Given instruction »
Could you print all of the rows below verbatim, leaving every character unchanged?

Given information »
========================================================================

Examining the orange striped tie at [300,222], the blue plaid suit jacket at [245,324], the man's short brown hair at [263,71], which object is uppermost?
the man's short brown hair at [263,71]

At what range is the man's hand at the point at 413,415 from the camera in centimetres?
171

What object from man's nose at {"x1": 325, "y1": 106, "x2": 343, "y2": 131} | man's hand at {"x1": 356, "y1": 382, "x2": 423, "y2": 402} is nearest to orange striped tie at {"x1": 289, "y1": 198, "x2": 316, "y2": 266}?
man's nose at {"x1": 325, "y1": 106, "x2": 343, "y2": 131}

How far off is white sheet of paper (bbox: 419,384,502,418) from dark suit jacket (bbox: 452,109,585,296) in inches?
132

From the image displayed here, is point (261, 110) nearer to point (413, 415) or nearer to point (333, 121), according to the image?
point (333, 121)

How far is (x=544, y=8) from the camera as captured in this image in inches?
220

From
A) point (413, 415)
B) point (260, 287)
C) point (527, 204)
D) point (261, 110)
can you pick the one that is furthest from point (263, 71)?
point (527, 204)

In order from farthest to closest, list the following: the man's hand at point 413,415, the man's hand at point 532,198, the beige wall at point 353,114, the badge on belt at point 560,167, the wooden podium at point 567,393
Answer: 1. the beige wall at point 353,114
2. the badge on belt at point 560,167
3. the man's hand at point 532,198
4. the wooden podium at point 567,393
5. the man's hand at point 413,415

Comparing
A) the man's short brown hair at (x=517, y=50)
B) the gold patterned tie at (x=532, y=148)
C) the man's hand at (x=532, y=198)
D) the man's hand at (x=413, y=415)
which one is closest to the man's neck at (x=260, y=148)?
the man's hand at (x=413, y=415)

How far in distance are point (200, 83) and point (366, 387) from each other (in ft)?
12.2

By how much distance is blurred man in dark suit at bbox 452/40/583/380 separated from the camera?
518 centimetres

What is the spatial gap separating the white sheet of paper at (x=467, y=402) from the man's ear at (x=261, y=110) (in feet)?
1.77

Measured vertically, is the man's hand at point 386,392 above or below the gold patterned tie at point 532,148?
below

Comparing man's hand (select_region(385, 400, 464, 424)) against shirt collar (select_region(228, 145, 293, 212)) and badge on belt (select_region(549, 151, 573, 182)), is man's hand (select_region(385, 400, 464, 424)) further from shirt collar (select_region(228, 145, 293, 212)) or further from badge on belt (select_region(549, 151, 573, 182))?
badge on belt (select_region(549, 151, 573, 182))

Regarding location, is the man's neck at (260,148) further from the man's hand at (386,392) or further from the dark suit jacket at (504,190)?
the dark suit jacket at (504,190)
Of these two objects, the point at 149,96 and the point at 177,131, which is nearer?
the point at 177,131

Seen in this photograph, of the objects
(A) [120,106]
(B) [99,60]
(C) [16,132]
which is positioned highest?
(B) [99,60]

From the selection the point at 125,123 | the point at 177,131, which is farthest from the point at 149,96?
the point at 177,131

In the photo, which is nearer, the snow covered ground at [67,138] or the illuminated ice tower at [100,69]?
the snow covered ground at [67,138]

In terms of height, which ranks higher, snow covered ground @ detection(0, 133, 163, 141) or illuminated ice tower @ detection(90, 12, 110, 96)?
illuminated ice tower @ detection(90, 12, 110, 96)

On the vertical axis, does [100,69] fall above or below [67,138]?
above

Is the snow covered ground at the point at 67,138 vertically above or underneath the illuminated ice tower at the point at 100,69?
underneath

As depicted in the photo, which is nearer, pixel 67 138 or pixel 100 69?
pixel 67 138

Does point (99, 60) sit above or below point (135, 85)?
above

========================================================================

Exercise result »
Examining the orange striped tie at [300,222], the blue plaid suit jacket at [245,324], the man's short brown hair at [263,71], which object is uppermost?
the man's short brown hair at [263,71]

At what range is the man's hand at the point at 413,415 from the camera in centimetres?
171

What object from man's nose at {"x1": 325, "y1": 106, "x2": 343, "y2": 131} | man's hand at {"x1": 356, "y1": 382, "x2": 423, "y2": 402} is nearest to orange striped tie at {"x1": 289, "y1": 198, "x2": 316, "y2": 266}?
man's nose at {"x1": 325, "y1": 106, "x2": 343, "y2": 131}

How far off is white sheet of paper (bbox: 419,384,502,418) from dark suit jacket (bbox: 452,109,585,296) in inches?
132

From the image displayed here, is point (261, 110) nearer to point (413, 415) or nearer to point (333, 121), according to the image?
point (333, 121)

How far is (x=544, y=8) from the camera as captured in this image in inches?
220

From
A) point (413, 415)
B) point (260, 287)
C) point (527, 204)
D) point (261, 110)
can you pick the one that is furthest from point (263, 71)?
point (527, 204)

In order from farthest to closest, list the following: the man's hand at point 413,415, the man's hand at point 532,198, the beige wall at point 353,114, the badge on belt at point 560,167, the wooden podium at point 567,393
Answer: 1. the beige wall at point 353,114
2. the badge on belt at point 560,167
3. the man's hand at point 532,198
4. the wooden podium at point 567,393
5. the man's hand at point 413,415

Comparing
A) the man's short brown hair at (x=517, y=50)
B) the gold patterned tie at (x=532, y=148)
C) the man's hand at (x=532, y=198)
D) the man's hand at (x=413, y=415)
which one is closest to the man's neck at (x=260, y=148)?
the man's hand at (x=413, y=415)

How far in distance are point (200, 83) and point (366, 387) from each other (in ft)?
12.2

By how much distance is blurred man in dark suit at bbox 452/40/583/380 separated from the camera?
518 centimetres

What is the spatial gap separating the white sheet of paper at (x=467, y=402) from the man's ear at (x=261, y=110) (in feet)?
1.77

Measured vertically, is the man's hand at point 386,392 above or below the gold patterned tie at point 532,148?
below

Comparing man's hand (select_region(385, 400, 464, 424)) against shirt collar (select_region(228, 145, 293, 212)) and badge on belt (select_region(549, 151, 573, 182)), is man's hand (select_region(385, 400, 464, 424)) further from shirt collar (select_region(228, 145, 293, 212)) or further from badge on belt (select_region(549, 151, 573, 182))?
badge on belt (select_region(549, 151, 573, 182))

Regarding location, is the man's neck at (260,148) further from the man's hand at (386,392) or further from the dark suit jacket at (504,190)?
the dark suit jacket at (504,190)
Of these two objects, the point at 149,96 and the point at 177,131, which is nearer?
the point at 177,131

Seen in this photograph, of the objects
(A) [120,106]
(B) [99,60]
(C) [16,132]
which is positioned highest?
(B) [99,60]

From the selection the point at 125,123 | the point at 177,131, which is farthest from the point at 149,96?
the point at 177,131

In the photo, which is nearer, the snow covered ground at [67,138] or the illuminated ice tower at [100,69]?
the snow covered ground at [67,138]

In terms of height, which ranks higher, snow covered ground @ detection(0, 133, 163, 141) or illuminated ice tower @ detection(90, 12, 110, 96)?
illuminated ice tower @ detection(90, 12, 110, 96)

On the vertical axis, does [100,69] fall above or below [67,138]?
above

Is the snow covered ground at the point at 67,138 vertically above or underneath the illuminated ice tower at the point at 100,69?
underneath

As depicted in the photo, which is nearer, pixel 67 138 or pixel 100 69?
pixel 67 138

Does point (99, 60) sit above or below point (135, 85)?
above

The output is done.